- **Text shown**
This morning, we brought all of the concrete parts for the UNS that we kept at Luis’ house over the weekend back to the Estanzuela town center, the place where we had been working on it before. Juan and I finished attaching most of the metal parts to the peanut sheller, but we couldn’t complete it because we are missing the 4 large washers to attach the handle, and the metering plates were still at the machine shop to be replicated. However, we were able to make the wooden supports at the local carpenter shop 1 block away, and we plan to have the entire machine completed for aflatoxin testing by Wednesday, when we will do the machine-shelled vs. hand-shelled test.
|Junior next to completed UV scanner box on table|
For the UV scanner, we were also able to have a large wooden table made by the same local carpenter. The table is 40 inches high so that the UV scanner box head portals are at eye level for most of the people here, which is slightly shorter than in the USA. We also made a hole in the center for the contaminated nuts to pass through, probably to a bag suspended underneath the table.

- **Directions**
[1] In the field notes on the peanut sheller and UV scanner, how high is the wooden table made for the UV scanner?
[2] Continue the field notes on the peanut sheller and UV scanner from where they stop.
The stored items that come next play no part in this.

(Stored items)
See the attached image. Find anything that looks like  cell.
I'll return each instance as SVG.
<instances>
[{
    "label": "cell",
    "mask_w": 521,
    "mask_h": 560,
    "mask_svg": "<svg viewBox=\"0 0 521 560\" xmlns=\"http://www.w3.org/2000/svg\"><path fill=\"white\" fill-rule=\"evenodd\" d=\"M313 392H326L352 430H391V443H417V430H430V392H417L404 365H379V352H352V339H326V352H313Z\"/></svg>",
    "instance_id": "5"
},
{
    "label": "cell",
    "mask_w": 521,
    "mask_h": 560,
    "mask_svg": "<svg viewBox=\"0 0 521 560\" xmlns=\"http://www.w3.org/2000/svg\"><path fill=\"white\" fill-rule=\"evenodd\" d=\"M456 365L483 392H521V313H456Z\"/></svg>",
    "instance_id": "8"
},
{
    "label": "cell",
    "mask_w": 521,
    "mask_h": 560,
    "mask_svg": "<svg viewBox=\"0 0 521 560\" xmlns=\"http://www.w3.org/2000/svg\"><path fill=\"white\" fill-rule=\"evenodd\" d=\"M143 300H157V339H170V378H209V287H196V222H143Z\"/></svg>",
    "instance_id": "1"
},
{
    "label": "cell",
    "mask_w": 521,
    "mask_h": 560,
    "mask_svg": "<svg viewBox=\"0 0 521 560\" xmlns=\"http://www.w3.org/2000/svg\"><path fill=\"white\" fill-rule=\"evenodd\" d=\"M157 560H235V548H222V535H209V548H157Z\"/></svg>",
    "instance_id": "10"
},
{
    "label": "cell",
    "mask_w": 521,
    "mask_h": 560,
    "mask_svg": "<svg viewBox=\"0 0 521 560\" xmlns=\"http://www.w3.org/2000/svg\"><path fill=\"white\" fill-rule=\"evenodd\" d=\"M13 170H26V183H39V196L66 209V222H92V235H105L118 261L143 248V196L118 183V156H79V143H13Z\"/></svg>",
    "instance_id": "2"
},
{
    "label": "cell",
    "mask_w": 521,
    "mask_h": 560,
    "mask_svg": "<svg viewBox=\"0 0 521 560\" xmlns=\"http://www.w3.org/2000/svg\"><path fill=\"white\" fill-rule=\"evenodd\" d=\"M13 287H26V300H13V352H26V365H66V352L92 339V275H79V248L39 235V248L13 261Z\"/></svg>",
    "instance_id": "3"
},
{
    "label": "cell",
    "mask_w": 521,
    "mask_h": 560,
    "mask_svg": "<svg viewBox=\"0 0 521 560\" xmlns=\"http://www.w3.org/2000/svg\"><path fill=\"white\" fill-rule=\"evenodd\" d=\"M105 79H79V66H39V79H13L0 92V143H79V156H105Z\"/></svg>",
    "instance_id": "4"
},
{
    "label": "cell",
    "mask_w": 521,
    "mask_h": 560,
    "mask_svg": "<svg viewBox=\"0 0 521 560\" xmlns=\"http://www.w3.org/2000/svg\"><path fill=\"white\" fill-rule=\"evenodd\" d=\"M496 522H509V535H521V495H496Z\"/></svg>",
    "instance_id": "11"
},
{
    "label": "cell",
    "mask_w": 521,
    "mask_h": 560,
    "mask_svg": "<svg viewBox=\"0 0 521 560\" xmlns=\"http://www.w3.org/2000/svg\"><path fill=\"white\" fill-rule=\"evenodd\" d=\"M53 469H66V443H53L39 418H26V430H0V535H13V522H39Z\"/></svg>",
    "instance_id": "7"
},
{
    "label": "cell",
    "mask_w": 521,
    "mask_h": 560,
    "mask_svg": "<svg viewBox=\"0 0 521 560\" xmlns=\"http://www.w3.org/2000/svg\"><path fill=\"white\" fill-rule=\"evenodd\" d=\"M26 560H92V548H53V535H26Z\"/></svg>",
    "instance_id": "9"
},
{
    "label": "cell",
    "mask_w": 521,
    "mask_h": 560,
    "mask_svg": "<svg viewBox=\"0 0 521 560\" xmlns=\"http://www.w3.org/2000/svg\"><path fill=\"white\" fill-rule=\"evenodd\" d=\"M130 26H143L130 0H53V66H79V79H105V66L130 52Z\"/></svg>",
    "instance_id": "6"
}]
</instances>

- **Exercise results**
[1] The table is 40 inches high.

[2]
While we were waiting for the table to be built, I took some more photos/video of the UV light and how it works. I posted a video passing the UV light over a bucket of assorted nuts, from the same bag that came from Chiquimula. Since inside the UV scanner box is too dark for the video camera to capture, and the lens doesn’t work with the UV protection screen in the way, I made the video with a fair amount of ambient light, in a government office in Estanzuela. However, even in broad daylight, the contrast between aspergillus-infected peanuts and normal peanuts is readily visible, and it is easy to pick out the 2 contaminated nuts from the rest of the peanuts, which are contained in a bowl with about 40 peanuts total.
|Peanut samples under UV light comparison|
Afterwards, I saw some more farms in the area surrounding Estanzuela with Luis. We visited an expensive green pepper farm that was completely enclosed in plastic netting, to keep insects from eating the vegetables. We also took a pickup truck tour of the city corn fields, which you can see from the photographs are very successful. I was impressed that both the green pepper farm and the city corn fields use drip irrigation, which is good because this method is both more efficient and uses less energy. On our way back to town, we saw a Yuca field, which is a plant native to the area with a large root that is apparently very tasty. Luis mentioned that we can try this before I leave Estanzuela, and I will let you know if we do.
Tomorrow, I am planning to go to Chiquimula again with Juan, to observe more of their peanut production practices, and also to obtain a sample of peanuts from the Petén region in northern Guatemala. Wednesday, we will run most of the aflatoxin tests on the UV scanner and UNS with all of the peanut samples that we collect, and I will prepare more samples for lab testing in Guatemala City.